Friday, August 20, 2010

Instead of Pain

I want to be totally helpless from You. I need it. I want You to tie me down and take out every frustration You've ever had on me. Call me slut, whore, bitch, stupid fucking cunt, and tell me that I can't do anything about it because I'm tied down so tight even Houdini couldn't get out. Beat me, and tell me that I don't have a choice, I have to take whatever You do to me. Tell me I deserve it. Tell me that I should have listened the first time, and not the second time You told me to come here, or sit down, or stay.
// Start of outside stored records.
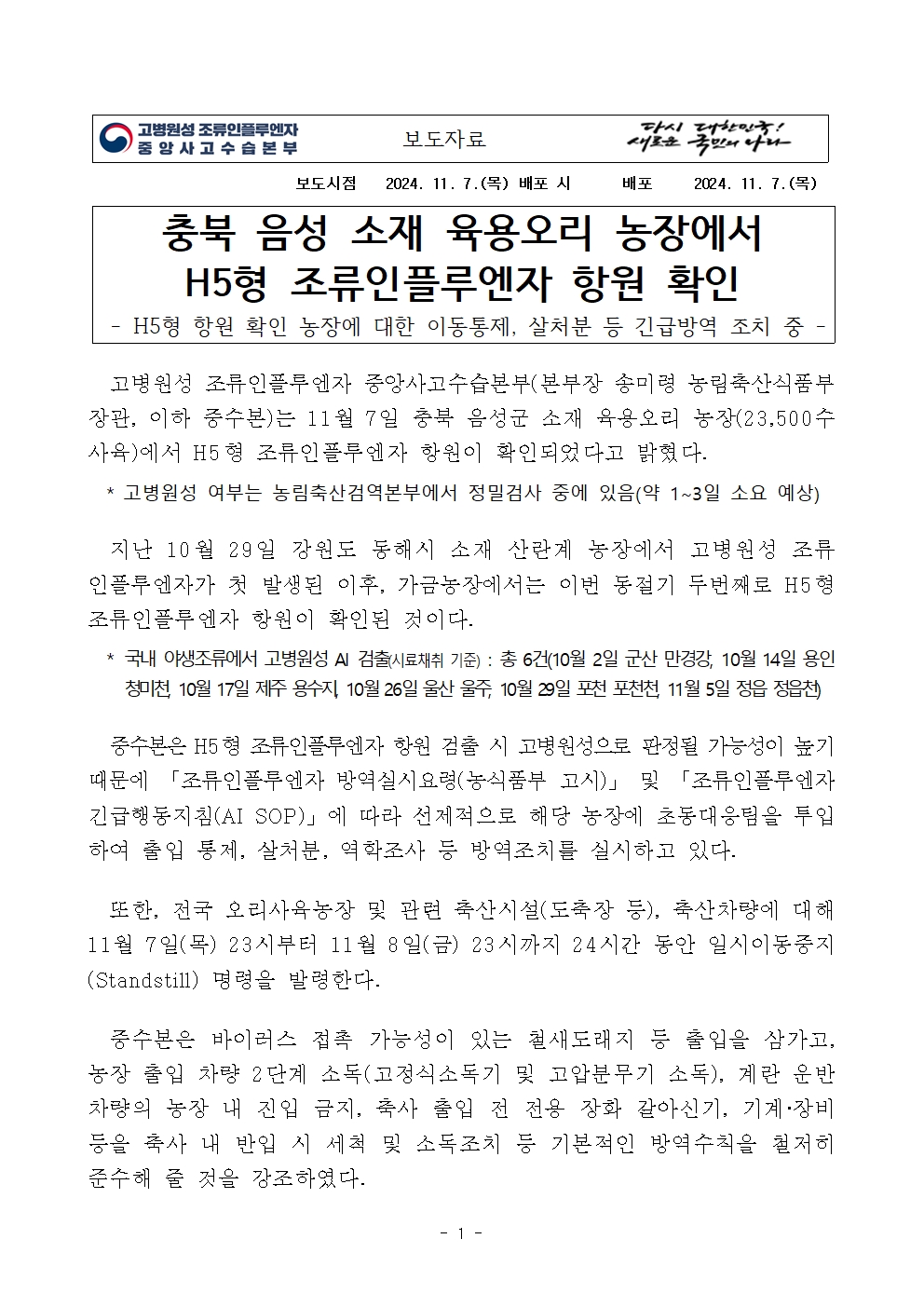 고병원성 조류인플루엔자 중앙사고수습본부

보도자료

다시 대한민국! 새로운 국민의 나라

보도시점 2024. 11. 7.(목) 배포 시 배포 2024. 11. 7.(목)

충북 음성 소재 육용오리 농장에서 H5형 조류인플루엔자 항원 확인

- H5형 항원 확인 농장에 대한 이동통제, 살처분 등 긴급방역 조치 중 -

고병원성 조류인플루엔자 중앙사고수습본부(본부장 송미령 농림축산식품부 장관, 이하 중수본)는 11월 7일 충북 음성군 소재 육용오리 농장(23,500수 사육)에서 H5형 조류인플루엔자 항원이 확인되었다고 밝혔다.

* 고병원성 여부는 농림축산검역본부에서 정밀검사 중에 있음(약 1~3일 소요 예상)

지난 10월 29일 강원도 동해시 소재 산란계 농장에서 고병원성 조류인플루엔자가 첫 발생된 이후, 가금농장에서는 이번 동절기 두번째로 H5형 조류인플루엔자 항원이 확인된 것이다.

* 국내 야생조류에서 고병원성 AI 검출(시료채취 기준) : 총 6건(10월 2일 군산 만경강, 10월 14일 용인 청미천, 10월 17일 제주 용수지, 10월 26일 울산 울주, 10월 29일 포천 포천천, 11월 5일 정읍 정읍천)

중수본은 H5형 조류인플루엔자 항원 검출 시 고병원성으로 판정될 가능성이 높기 때문에 「조류인플루엔자 방역실시요령(농식품부 고시)」 및 「조류인플루엔자 긴급행동지침(AI SOP)」에 따라 선제적으로 해당 농장에 초동대응팀을 투입하여 출입 통제, 살처분, 역학조사 등 방역조치를 실시하고 있다.

또한, 전국 오리사육농장 및 관련 축산시설(도축장 등), 축산차량에 대해 11월 7일(목) 23시부터 11월 8일(금) 23시까지 24시간 동안 일시이동중지(Standstill) 명령을 발령한다.

중수본은 바이러스 접촉 가능성이 있는 철새도래지 등 출입을 삼가고, 농장 출입 차량 2단계 소독(고정식소독기 및 고압분무기 소독), 계란 운반 차량의 농장 내 진입 금지, 축사 출입 전 전용 장화 갈아신기, 기계·장비 등을 축사 내 반입 시 세척 및 소독조치 등 기본적인 방역수칙을 철저히 준수해 줄 것을 강조하였다.

- 1 -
This is what I get and You've already given me a chance to apologize, so no, I don't get any mercy. This is Your time now; Your time to do to me the very thing I've deserved since the day we met. What I've been earning since the day we met. "Oh and in case this is too much, or I do anything you can't handle.... Well, that's just too damn bad, because your stupid little safeword won't save you now." (But really You'd just say that to turn me on.) And then beat me. With the paddle. Until I cry. And laugh at me, and hit the same place again to make me yell out. Put something up my ass, hard, as far as it can go, to hear me yell louder. Torture me until I'm too hoarse to scream and then find something worse than anything You've done yet, so that I don't have any choice but to try to scream. You'll love every second of my struggling, because it's pathetic and weak and useless, and I need You to tell me so. Laugh at me, and mock me. Hurt me until I never want to be hurt again. Break me completely. I would hate every second of it, but love it, and love You so much more than I can ever say.

I want to hurt. Right Now. This very minute, being 2:19 am. and I'm so tired.

I broke rule two, but not rule one, and I love You, Master Kyle.